[CONSIGNE] Relevez toutes les villes nommées dans le texte sur les Juifs de Haguenau.

Elie SHEID - HISTOIRE DES JUIFS DE HAGUENAU II.5
II. Pendant la période française


V. Les métiers permis aux Juifs (18ème siècle)

Chose étonnante, à mesure qu'on s'avance vers la fin du 18ème siècle, on ne voit pas que les sentiments de la population ni l'esprit de la loi deviennent plus libéraux ; quand les Israélites ne souffrent pas pour leur qualité religieuse, ils subissent le contrecoup de la concurrence gênante qu'ils font à leurs concitoyens.

Ainsi deux Juifs seuls étaient autorisés à avoir à Haguenau un cabaret spécialement réservé à leurs coreligionnaires ; défense, sous peine d'amende, leur était faite de donner à boire aux chrétiens. Cet état était assez lucratif, car le mardi, jour de marché, le nombre des Juifs de la banlieue était  grand dans la ville.
La prospérité de ces deux privilégiés excita la jalousie d'un Israélite nommé Jacob Alexandre qui demanda à la municipalité de déposséder les deux cabaretiers de leurs droits pour les lui conférer, alléguant que leur hôtellerie étant exigüe, les Juifs étrangers n'y pouvaient venir en grand nombre, au préjudice des intérêts de la ville, tandis que la sienne, au contraire, était vaste et confortable (117).
Le requérant avait touché juste en faisant appel aux intérêts de la municipalité, et il reçut le monopole d'hôtelier des Juifs (1743). Les deux anciens cabaretiers, en ayant en vain appelé à la tour de Colmar, furent forcés de quitter la ville, et l'un d'eux, nommé Isaac Senderlé, ayant pris l'état de brocanteur, fut arrêté quelques années après sous l'inculpation de recel de vases sacrés dérobés à la cathédrale de Strasbourg. Il fut condamné à mort, et, au dire des vieilles personnes qui entendirent parler de cet événement  en leur enfance, il fut brûlé vif ((116).

[INFORMATIONS EXTRAITES]
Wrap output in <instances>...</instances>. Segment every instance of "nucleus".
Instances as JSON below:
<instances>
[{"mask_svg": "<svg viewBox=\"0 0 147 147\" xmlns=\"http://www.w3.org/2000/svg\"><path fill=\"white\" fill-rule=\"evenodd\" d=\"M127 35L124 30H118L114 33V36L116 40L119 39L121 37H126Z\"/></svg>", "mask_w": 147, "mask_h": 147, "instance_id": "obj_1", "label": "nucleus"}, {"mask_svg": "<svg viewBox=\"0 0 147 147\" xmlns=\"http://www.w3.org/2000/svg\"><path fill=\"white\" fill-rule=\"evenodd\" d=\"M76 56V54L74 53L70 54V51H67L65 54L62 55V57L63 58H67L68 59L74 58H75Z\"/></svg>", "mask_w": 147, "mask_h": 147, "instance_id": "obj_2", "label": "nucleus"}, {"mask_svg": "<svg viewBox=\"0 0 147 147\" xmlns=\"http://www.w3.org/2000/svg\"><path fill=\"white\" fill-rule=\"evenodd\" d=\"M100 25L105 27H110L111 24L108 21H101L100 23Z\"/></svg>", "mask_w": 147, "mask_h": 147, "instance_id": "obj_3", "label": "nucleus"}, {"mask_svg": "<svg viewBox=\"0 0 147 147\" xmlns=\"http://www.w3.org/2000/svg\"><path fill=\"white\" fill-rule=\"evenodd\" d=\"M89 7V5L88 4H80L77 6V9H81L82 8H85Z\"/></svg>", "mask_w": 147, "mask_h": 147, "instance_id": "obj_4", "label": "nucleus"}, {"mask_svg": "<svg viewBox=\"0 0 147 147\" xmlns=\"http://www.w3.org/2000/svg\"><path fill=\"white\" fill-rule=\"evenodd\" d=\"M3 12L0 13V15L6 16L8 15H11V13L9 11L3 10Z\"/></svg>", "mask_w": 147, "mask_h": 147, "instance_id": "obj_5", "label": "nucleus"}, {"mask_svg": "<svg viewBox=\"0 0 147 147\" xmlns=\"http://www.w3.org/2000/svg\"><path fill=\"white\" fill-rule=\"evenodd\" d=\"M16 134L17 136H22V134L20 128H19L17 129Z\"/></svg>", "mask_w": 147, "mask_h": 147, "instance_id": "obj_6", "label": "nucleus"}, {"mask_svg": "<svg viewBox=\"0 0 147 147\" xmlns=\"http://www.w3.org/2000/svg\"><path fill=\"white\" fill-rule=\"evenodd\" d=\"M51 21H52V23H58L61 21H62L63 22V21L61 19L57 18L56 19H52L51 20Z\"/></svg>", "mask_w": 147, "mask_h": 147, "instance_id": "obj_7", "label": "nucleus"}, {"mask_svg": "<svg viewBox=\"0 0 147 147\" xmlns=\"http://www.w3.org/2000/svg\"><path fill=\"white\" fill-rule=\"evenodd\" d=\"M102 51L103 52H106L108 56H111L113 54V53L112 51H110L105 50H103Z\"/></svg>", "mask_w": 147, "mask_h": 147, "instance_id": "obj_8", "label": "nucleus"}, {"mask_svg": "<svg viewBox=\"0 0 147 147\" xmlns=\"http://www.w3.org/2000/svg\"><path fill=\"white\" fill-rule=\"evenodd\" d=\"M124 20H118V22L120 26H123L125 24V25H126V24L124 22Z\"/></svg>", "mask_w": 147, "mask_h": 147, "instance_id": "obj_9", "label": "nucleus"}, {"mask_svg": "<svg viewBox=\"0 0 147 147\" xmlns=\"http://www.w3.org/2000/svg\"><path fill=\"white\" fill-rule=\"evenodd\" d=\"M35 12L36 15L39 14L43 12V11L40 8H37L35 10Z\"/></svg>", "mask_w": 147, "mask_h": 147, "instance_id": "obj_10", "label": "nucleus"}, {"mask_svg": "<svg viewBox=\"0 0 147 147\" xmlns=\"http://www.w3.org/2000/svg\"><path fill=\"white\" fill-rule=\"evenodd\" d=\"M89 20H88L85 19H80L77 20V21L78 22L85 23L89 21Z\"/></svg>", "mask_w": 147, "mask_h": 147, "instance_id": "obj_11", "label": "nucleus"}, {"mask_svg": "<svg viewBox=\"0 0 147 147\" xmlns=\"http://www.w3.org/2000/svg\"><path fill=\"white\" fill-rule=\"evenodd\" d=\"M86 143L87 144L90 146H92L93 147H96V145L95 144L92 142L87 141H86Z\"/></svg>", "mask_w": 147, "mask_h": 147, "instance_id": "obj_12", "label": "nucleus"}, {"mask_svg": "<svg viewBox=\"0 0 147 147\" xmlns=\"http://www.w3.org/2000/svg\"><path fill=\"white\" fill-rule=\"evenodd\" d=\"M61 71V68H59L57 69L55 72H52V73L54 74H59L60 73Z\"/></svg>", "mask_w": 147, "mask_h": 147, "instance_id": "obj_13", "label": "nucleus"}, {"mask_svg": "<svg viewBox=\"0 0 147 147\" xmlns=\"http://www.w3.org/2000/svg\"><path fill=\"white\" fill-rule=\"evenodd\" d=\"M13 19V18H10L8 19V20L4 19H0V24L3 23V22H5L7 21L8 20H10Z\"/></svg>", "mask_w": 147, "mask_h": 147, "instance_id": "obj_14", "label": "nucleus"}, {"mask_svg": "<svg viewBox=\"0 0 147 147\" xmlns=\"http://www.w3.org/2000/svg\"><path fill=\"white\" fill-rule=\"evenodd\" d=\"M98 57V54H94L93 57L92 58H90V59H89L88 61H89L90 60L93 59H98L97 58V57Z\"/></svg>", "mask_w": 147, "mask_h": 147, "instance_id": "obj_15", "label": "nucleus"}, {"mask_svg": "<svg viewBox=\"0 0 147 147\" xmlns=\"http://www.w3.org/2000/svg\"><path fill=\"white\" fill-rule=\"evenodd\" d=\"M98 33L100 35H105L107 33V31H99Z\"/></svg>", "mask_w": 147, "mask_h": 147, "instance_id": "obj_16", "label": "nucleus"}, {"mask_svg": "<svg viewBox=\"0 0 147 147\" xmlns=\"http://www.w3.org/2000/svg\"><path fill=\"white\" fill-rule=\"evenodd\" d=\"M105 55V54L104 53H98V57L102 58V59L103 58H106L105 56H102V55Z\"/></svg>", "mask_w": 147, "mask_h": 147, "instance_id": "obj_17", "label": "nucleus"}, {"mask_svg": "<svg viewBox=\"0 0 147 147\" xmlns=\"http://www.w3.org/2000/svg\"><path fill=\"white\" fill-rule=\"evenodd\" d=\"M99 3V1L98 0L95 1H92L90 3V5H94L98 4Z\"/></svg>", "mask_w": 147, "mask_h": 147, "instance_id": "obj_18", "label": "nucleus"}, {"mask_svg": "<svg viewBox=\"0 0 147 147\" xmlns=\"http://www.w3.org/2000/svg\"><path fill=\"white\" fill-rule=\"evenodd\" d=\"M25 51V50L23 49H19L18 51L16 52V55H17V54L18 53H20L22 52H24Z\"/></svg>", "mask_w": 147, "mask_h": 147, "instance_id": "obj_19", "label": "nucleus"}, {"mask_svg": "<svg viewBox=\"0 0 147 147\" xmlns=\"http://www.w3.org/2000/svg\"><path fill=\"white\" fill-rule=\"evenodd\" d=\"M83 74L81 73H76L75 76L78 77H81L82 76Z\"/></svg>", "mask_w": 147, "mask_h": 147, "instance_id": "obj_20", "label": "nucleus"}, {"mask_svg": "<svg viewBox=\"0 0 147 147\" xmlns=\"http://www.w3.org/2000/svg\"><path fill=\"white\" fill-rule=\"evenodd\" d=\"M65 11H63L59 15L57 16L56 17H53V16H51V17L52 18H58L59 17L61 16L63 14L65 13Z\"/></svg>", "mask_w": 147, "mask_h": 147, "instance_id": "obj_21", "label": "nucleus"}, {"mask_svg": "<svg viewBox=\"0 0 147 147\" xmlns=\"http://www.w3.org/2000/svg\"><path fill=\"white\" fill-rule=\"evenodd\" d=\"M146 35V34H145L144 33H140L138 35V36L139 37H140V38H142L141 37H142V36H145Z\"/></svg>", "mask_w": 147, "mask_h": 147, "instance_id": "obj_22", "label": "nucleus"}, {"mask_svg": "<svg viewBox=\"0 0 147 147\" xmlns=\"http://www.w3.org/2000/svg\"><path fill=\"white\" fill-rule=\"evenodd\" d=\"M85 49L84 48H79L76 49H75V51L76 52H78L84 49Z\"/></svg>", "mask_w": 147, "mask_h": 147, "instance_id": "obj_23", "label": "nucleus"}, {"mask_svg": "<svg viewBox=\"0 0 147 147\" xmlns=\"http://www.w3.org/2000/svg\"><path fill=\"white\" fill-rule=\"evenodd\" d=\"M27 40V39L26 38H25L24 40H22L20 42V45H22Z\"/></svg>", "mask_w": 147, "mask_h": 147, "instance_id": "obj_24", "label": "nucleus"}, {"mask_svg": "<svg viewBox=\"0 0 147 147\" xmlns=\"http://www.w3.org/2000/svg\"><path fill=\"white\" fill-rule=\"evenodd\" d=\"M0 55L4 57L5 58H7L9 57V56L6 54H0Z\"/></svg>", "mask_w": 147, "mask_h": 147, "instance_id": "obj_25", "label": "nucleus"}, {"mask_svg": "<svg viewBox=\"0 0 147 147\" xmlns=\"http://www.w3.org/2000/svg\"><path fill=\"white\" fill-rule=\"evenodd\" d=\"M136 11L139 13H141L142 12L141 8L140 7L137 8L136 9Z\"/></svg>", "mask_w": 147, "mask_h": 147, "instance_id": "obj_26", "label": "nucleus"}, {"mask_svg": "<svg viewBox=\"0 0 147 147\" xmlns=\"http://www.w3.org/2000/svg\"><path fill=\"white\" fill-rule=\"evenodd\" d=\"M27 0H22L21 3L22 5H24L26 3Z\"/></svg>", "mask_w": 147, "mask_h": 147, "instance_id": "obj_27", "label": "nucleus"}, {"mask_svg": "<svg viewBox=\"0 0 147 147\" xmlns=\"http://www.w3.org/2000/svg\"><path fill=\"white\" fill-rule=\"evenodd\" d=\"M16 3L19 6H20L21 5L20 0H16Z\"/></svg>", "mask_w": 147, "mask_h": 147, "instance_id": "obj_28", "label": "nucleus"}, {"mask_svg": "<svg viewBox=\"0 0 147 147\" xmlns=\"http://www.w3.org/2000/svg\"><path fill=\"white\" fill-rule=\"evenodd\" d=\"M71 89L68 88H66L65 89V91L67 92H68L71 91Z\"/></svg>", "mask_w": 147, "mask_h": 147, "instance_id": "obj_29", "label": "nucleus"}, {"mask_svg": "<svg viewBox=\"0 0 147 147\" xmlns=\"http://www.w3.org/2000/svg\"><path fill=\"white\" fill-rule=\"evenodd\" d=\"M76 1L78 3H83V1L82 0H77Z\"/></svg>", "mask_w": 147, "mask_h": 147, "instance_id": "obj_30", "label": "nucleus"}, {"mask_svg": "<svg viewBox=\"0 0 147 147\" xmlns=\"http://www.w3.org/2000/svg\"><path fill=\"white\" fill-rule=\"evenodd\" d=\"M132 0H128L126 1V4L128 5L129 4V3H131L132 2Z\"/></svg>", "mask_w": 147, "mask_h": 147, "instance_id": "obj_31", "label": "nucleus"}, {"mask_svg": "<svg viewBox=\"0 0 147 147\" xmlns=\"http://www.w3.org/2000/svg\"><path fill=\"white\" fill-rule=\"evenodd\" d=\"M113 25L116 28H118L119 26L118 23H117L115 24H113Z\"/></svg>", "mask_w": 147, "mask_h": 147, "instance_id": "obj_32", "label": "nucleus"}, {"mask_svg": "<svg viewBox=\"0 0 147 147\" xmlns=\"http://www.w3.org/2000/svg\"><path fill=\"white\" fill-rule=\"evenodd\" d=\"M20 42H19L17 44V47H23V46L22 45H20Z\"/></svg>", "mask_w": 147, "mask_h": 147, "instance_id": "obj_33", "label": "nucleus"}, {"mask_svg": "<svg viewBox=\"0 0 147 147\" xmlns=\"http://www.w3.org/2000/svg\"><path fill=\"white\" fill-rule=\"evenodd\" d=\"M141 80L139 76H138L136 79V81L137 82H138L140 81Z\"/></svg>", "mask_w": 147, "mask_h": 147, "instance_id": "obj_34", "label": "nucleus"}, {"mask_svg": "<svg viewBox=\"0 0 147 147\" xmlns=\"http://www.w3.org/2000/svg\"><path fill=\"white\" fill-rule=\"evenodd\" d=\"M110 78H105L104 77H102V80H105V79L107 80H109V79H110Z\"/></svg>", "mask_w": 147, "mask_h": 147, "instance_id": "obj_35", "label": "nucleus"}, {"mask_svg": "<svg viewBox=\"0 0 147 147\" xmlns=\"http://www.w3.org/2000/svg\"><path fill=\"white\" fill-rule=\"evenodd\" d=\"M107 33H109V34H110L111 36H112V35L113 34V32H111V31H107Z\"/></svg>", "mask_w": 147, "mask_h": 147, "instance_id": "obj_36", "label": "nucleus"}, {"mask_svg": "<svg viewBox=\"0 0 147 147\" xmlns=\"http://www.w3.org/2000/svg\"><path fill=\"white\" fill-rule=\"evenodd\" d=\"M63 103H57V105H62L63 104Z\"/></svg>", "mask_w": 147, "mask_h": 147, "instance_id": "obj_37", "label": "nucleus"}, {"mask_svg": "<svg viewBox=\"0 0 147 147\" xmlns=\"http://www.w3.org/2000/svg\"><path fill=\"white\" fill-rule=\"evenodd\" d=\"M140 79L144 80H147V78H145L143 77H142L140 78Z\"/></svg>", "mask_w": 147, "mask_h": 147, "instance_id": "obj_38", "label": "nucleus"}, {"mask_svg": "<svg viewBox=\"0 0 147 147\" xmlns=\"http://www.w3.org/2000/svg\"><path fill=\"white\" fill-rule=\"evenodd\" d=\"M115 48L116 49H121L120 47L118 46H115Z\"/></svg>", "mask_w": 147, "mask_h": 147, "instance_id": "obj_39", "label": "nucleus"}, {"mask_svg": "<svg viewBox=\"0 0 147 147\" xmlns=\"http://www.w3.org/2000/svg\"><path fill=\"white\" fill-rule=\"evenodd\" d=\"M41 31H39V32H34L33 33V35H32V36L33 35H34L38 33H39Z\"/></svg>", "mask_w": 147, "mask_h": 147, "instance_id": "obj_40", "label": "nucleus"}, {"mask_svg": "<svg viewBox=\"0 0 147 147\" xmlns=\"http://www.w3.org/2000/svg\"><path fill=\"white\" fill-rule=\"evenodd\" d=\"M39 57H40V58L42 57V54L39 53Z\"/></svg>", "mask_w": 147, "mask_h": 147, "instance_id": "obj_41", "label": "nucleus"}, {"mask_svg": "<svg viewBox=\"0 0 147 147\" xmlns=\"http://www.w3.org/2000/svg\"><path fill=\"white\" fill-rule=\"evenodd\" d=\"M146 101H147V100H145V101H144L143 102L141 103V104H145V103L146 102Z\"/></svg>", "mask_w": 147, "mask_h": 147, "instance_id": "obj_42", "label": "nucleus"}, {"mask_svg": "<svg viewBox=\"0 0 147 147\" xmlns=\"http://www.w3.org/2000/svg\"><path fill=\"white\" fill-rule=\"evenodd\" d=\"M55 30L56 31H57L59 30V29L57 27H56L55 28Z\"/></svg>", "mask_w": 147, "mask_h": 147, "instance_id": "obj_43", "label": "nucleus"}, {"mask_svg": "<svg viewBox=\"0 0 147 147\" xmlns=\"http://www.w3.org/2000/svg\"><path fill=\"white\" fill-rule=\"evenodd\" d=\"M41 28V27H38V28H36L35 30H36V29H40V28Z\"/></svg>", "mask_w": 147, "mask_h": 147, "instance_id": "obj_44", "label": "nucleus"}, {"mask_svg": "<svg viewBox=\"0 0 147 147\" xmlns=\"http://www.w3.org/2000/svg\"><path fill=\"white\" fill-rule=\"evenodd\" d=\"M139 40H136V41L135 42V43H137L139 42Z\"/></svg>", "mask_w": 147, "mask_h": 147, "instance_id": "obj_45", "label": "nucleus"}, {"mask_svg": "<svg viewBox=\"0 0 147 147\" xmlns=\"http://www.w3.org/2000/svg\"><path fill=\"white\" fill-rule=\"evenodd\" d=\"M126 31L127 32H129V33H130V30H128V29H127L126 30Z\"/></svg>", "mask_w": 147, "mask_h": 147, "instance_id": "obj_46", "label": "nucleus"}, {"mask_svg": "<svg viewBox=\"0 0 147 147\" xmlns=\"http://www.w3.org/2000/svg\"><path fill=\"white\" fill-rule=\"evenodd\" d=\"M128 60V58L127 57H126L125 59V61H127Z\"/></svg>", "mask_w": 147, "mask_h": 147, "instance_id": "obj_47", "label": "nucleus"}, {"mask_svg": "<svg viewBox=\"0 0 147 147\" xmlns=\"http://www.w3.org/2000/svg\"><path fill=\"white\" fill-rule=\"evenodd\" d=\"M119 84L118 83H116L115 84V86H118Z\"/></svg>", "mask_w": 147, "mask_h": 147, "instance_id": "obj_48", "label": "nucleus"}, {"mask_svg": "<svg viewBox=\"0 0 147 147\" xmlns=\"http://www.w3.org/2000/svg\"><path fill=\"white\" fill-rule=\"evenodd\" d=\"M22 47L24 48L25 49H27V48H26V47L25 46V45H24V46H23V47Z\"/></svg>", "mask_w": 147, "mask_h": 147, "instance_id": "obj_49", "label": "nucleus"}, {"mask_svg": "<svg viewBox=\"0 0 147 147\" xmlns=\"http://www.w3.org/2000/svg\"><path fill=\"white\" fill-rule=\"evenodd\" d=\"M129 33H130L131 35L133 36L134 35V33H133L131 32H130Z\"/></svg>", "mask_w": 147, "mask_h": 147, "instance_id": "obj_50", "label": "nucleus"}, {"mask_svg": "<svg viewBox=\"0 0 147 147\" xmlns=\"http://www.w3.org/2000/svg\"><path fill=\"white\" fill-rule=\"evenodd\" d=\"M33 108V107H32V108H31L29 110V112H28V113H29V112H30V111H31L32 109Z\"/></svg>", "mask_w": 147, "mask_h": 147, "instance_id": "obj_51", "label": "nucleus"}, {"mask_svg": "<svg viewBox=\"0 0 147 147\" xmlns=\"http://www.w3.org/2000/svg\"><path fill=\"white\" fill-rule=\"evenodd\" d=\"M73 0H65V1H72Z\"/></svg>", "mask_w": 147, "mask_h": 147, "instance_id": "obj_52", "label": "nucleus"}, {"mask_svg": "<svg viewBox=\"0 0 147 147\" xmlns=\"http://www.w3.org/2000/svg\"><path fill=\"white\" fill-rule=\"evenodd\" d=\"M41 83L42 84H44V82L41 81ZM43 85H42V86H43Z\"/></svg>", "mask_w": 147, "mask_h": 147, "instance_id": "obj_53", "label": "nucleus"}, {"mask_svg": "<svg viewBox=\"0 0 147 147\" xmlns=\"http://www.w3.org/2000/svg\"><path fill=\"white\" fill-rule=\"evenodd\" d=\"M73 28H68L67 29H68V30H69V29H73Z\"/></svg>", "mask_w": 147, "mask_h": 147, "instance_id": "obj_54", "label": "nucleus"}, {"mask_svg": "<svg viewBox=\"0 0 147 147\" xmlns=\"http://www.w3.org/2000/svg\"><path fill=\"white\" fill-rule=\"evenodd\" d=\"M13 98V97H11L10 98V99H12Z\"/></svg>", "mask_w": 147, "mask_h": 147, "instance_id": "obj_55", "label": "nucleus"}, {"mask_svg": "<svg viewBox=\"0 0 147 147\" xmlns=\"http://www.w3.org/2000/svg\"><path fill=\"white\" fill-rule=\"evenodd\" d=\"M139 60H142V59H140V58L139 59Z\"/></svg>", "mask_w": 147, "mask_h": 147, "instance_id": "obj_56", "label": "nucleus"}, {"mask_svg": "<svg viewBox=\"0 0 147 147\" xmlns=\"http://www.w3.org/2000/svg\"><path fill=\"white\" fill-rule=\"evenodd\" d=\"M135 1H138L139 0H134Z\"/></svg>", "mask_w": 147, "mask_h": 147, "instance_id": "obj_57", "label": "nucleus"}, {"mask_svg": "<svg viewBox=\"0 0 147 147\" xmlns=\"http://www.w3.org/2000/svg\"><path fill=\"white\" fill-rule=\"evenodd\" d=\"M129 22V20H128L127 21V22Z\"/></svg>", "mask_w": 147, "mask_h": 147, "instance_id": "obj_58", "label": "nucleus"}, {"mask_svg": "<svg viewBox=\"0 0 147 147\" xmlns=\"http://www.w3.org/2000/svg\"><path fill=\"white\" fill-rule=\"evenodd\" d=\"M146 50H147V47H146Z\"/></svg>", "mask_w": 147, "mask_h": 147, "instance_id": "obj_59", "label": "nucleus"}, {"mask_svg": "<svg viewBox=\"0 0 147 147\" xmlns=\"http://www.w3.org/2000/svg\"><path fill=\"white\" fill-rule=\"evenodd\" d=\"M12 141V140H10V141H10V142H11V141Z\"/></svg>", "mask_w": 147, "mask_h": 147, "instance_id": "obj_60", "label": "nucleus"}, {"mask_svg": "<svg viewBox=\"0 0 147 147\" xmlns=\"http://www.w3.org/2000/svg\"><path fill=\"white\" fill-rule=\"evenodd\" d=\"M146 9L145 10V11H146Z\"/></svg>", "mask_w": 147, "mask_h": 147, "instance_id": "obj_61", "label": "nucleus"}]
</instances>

[CORRIGÉ] Haguenau, Colmar, Strasbourg